INSTRUCTIONS FOR THE TASK -
Could you continue the piece on exosome injections for older patients, starting right after its final sentence?

____ DOCUMENT EXTRACT

Can you benefit from regenerative injections if you are in your 50s, 60s, 70s and beyond?
This question has vexed me. it seems like a cruel twist of fate: patients who need regenerative treatments the most have the least amount of stem cells in their bone marrow and adipose tissue.
Then there are the controversies of using frozen and thawed live stem cells from perinatal tissues, namely umbilical cord blood. There are still questions on whether the cells survive the freezing and thawing or not, and whether they can cause rejection reactions. Add this to the publicized adverse reactions with these types of stem cells and you quickly have a negative stigma. Whether stem cells or a faulty manufacturing practice caused this did not seem to matter to our click-bait media.
So, here is the conundrum: besides platelet-rich plasma, is there any other stronger regenerative product that can benefit older patients? Enter the exosomes.
What are the exosomes?
Exosomes are tiny packets contained in stem cells. They have a lipid membrane and consist of proteins, messenger RNA, and micro RNA from their parent stem cell. They are synthesized from stem cells, and once placed in the body, they traffic or “home" to areas of injury and inflammation. From here, they penetrate the existing cells with the aid of their protein content and signal the cell mechanisms to repair and regenerate. If the stem cells are the bees, then the exosomes are the honey (courtesy of Doug Spiel, MD).
How are they used?
We deliver research-grade, purified exosomes from placental tissue into the injured area with precise radiologic and/or ultrasound guidance. In combination with growth factors from platelet-rich plasma, exosomes have a regenerative effect on bone, cartilage, disc material, nerve, and tendon. We use the platelet-rich plasma as a scaffold to limit traffic out of the injection site.

________
____ DATA SECTION

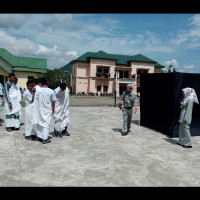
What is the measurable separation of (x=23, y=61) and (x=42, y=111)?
3308 cm

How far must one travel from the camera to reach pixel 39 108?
6.24 m

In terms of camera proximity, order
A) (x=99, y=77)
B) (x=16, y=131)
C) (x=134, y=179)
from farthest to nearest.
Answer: (x=99, y=77), (x=16, y=131), (x=134, y=179)

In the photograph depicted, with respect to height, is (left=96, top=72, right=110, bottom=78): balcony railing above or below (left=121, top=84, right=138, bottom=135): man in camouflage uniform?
above

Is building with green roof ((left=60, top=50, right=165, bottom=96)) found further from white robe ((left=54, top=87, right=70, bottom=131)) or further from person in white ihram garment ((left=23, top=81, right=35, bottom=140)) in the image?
person in white ihram garment ((left=23, top=81, right=35, bottom=140))

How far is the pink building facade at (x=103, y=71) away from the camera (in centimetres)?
4544

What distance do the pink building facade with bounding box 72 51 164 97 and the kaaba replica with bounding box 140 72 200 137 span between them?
3542 centimetres

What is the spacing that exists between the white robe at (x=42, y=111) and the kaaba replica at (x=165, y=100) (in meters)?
3.99

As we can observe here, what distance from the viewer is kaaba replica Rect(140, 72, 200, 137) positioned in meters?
7.35

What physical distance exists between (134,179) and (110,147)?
2.17 m

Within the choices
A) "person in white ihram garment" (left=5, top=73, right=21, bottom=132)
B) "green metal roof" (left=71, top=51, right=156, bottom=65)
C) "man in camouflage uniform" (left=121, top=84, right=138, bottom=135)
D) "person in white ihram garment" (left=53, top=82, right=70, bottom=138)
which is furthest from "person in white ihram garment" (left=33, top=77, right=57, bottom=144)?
"green metal roof" (left=71, top=51, right=156, bottom=65)
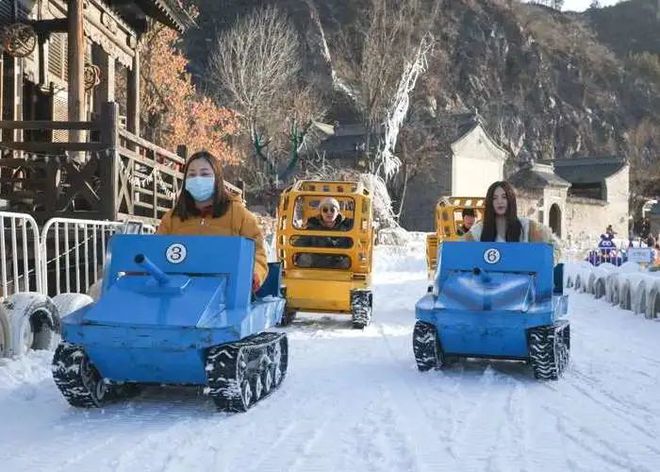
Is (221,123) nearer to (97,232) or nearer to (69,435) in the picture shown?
(97,232)

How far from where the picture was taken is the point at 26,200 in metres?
11.4

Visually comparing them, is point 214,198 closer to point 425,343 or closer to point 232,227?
point 232,227

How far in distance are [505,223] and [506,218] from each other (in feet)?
0.15

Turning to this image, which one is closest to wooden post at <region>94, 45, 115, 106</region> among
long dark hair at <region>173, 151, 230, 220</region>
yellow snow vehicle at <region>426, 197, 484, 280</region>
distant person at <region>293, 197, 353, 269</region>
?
yellow snow vehicle at <region>426, 197, 484, 280</region>

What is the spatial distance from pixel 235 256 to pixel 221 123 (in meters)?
25.4

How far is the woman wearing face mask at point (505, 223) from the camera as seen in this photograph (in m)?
6.48

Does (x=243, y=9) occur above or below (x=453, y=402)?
above

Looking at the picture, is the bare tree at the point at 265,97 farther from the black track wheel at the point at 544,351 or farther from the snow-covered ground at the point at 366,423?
the black track wheel at the point at 544,351

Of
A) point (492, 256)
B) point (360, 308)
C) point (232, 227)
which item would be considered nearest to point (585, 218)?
point (360, 308)

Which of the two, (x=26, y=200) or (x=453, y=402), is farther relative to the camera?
(x=26, y=200)

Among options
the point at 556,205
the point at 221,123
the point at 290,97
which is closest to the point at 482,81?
the point at 556,205

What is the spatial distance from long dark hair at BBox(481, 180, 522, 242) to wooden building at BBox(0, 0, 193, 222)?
5.36m

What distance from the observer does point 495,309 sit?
5.73m

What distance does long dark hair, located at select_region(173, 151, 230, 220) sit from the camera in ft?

________

YOUR RESPONSE -
Exosomes are able to bypass the immune system; hence they do not cause rejection reactions. They do not contain DNA; hence they cannot cause cancer. They do not need more invasive bone marrow extraction or liposuction either.
Best of all, exosomes come from healthy young donors, and therefore are not limited by the age of the recipient. This of course, solves my conundrum. I can use them regardless of the age of the patient.
Although the use of exosomes is restricted to musculoskeletal administration, they can travel throughout the body without the risk of clumping. They do not get stuck in the lungs like the stem cells do, can easily cross the blood-brain barrier because of their small size, and can reach the central nervous system without issue.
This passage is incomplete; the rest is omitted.